_The request_
Continue the article on South Korea's crowded mobile phone industry, picking up after its final paragraph.

_Selected extract_

-- start --

Big shake out awaits Korea telecom industry 

Yeom Yoon-jeong  
Seoul, Mar 8: Few countries have succumbed to the mobile phone craze quite like South Korea. Handphones are quite simply a national obsession here,particularly among Korean youths who value them equally as useful devices and face-gaining status symbols.

``Almost all of my friends have mobile phones. It's a part of our lives,'' said university student Kim Jeong-ah. This love affair has caused the mobile phone sector to balloon since the government began deregulating telecommunications in 1996, despite a severe economic crisis over the past year.

The penetration rate of mobile phone subscribers -- viewed by analysts as market saturation when it reaches 35 to 40 per cent -- is now at 30 per cent. Sales in the sector reached $25 billion in 1998.

But this phenomenal recent success is coming back to haunt an industry that is now overcrowded with mobile phone operators and analysts say a major consolidation in the sector is unavoidable.

-- end --

_Material provided_
-- start --

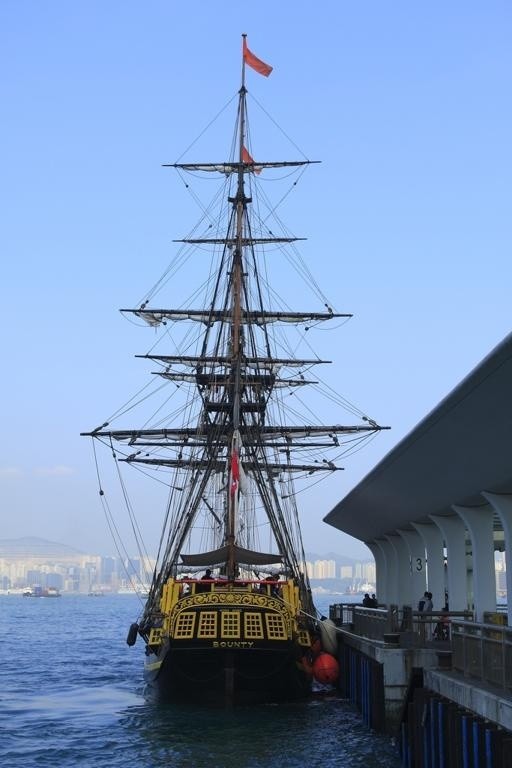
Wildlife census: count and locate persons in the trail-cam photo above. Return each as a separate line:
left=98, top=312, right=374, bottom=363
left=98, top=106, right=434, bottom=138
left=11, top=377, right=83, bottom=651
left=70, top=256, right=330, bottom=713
left=418, top=591, right=428, bottom=613
left=200, top=569, right=218, bottom=591
left=373, top=594, right=378, bottom=608
left=362, top=593, right=374, bottom=606
left=260, top=575, right=281, bottom=592
left=445, top=593, right=448, bottom=603
left=423, top=592, right=434, bottom=641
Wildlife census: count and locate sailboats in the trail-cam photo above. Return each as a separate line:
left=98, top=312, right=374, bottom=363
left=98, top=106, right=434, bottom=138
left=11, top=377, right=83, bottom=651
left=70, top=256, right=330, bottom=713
left=79, top=33, right=391, bottom=712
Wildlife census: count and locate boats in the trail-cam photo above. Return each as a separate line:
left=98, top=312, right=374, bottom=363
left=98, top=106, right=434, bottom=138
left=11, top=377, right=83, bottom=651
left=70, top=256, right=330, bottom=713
left=23, top=587, right=60, bottom=597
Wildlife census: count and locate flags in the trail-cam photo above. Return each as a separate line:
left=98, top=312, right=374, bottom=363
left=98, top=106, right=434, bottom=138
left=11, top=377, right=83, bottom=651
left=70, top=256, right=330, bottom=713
left=229, top=447, right=239, bottom=498
left=244, top=38, right=273, bottom=77
left=241, top=148, right=264, bottom=179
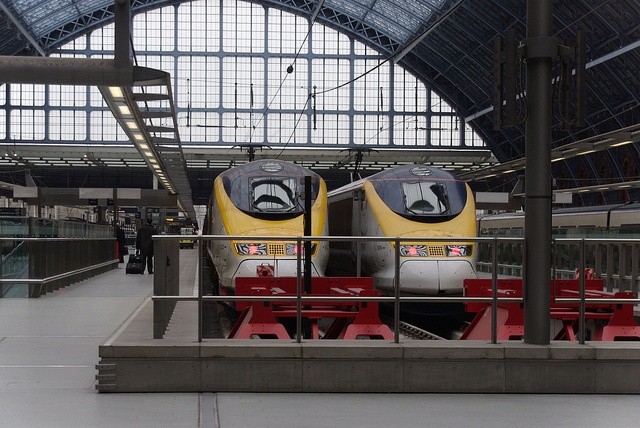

-- end --

_Final result_
The telecommunications industry is now crowded with 36 telecomsoperators after the government handed out about 30 licences in 1996 for seven different service areas.

``Korea's mobile phone industry in particular is overcrowded with five players. I'm really concerned about their profitability,'' said Lee Hae-gyun at KEB Salomon Smith Barney Securities.

Late in 1997, three personal communications service (PCS) companies -- LG Telecom, Hansol Telecom and Korea Telecom unit KT Freetel -- were allowed to begin competing with existing cellular phone firms SK Telecom and Shinsegi Telecom.

Only a handful of the many other telecom firms which sprouted up now remain viable and competition for market share between the five mobile telecom companies is fierce, analysts said.

Information and communications minister Namgoong Suek said weaker handphone operators would be left to fend for themselves, dismissing fears that he planned shot-gun marriages in the industry akin to those which have been urged in other sectors.

``I believe self-revival is much better for the telecomindustry than any kind of artificial restructuring,'' he told Reuters. ``Under the current circumstances, I believe restructuring will follow naturally within two or three years.''

Analysts said three operators were expected to emerge from the shake out. ``The most possible scenario is for the industry to be reshaped into three major players -- Korea Telecom, LG and SK Telecom,'' said telecom analyst Bahn Youngone at Ssangyong Securities.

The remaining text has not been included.